1905 - «Un autre concours de coureurs en skis a eu lieu les samedi 18 et dimanche 19 février, dans les Vosges, près du lac Blanc (1100 mètres environ).» Bull. de la section vosgienne du Club alpin, 30 - M.J.
coureur de[s] bois loc. nom. m. rég. Canada HIST. MÉTIER Canada- DDL 34 (- de -), 1755, V. Mirabeau ; GLLF, cit. Chateaub. ; TLF, cit. Cendrars, 1946 ; L, FEW (2, 1570b), GR[85], ø d.
• coureur des bois
1672 - «[...] d'apporter un prond remède au mal que causent les coureurs des bois dont nous avons apris que le nombre en augmentait tous les jours [...].» Ordonnance de Frontenac, in P.-G. Roy (éd.), Ordonnances, commissions, etc., etc., des gouverneurs et intendants de la Nouvelle-France, vol. 1, 111-2 (Beauceville, L'Éclaireur Limitée, 1924) - TLFQ
coureur de[s] bois loc. nom. m. rég. Canada HIST. MÉTIER Canada- DDL 34 (- de -), 1755, V. Mirabeau ; GLLF, cit. Chateaub. ; TLF, cit. Cendrars, 1946 ; L, FEW (2, 1570b), GR[85], ø d.
• coureur de bois
1672 - «[...] en empeschant le desordre des courreurs de bois, qui deviendront a la fin, si on n'y prend gardes, comme les bandits de Naples, et les boucaniers de St. Domingue, leur nombre s'augmentant tous les jours [...].» Le comte de Frontenac, Archives nationales du Québec à Québec, Archives des colonies, Correspondance générale, vol. 3, f° 260v (Canada) - TLFQ
1674 - «Comme la santé et l'âge du sieur Dupuy major du dit lieu ne lui permettent pas d'agir avec toute la diligence requise pour faire arrêter et punir les coureurs de bois et empêcher les autres désordres qui se commettent dans ce gouvernement [...].» Commission de Frontenac, in P.-G. Roy (éd.), Ordonnances, commissions, etc., etc., des gouverneurs et intendants de la Nouvelle-France, vol. 1, 161 (Beauceville, L'Éclaireur Limitée, 1924) - TLFQ
coureur à pied loc. nom. m. ATHLÉT. - GLLF, RSp., GR[85], ø d ; absent TLF.

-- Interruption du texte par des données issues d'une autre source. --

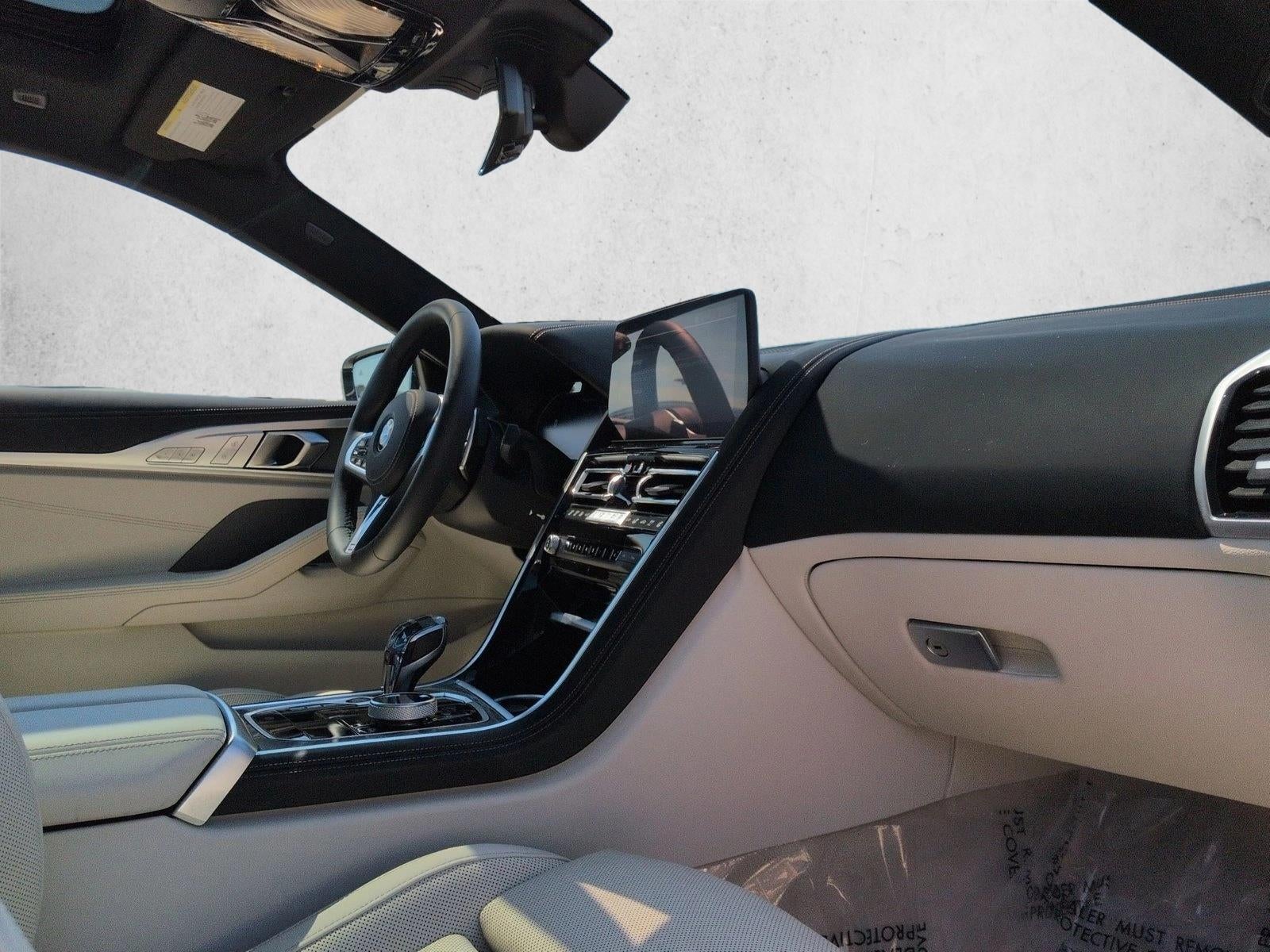 2026 BMW 840i Gran Coupe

1797 - «Le bureau central annonce que les jeux vont commencer. La barrière est ouverte ; le corps de musique en annonce l'ouverture. Les coureurs à pied, vêtus en pantalon et gilets blancs, avec une ceinture aux trois couleurs, arrivent au point de départ, et se divisent en 10 pelotons de 25 hommes [...] Le citoyen Côme touche le premier. Le citoyen Villemeureux arrive le second. Le bureau central les proclame solennellement vainqueurs dans la course à pied.» Le Surveillant, n° 15, 5 vendémiaire an VI, 116 - P.E.
coureur-bolide n.m. SKI - ø t. lex. réf. ; absent TLF.
1934 - «Le coureur-bolide Furrer, dit 'Matterhorn', a gagné les plus dures et les plus difficiles épreuves (Kandahar, FIS, Championnat suisse) avec la même paire de skis Attenhofer, munis de carres Attenhofer.» La R. du ski, n° 10, XXXI - C.T.
coureur-dame n.m. SKI - ø t. lex. réf. ; absent TLF.
1936 - «Entraînement des Dames. - Actuellement, il n'y a guère que les Skieurs Rousselands et l'A. S. Morézienne, qui possèdent des coureurs féminins. Il semble que des clubs comme le C.S.H. de Pontarlier et l'U.S. de Bellegarde devraient avoir également des possibilités de recrutement de coureurs-dames.» La R. du ski, n° 7, sept., V - C.T.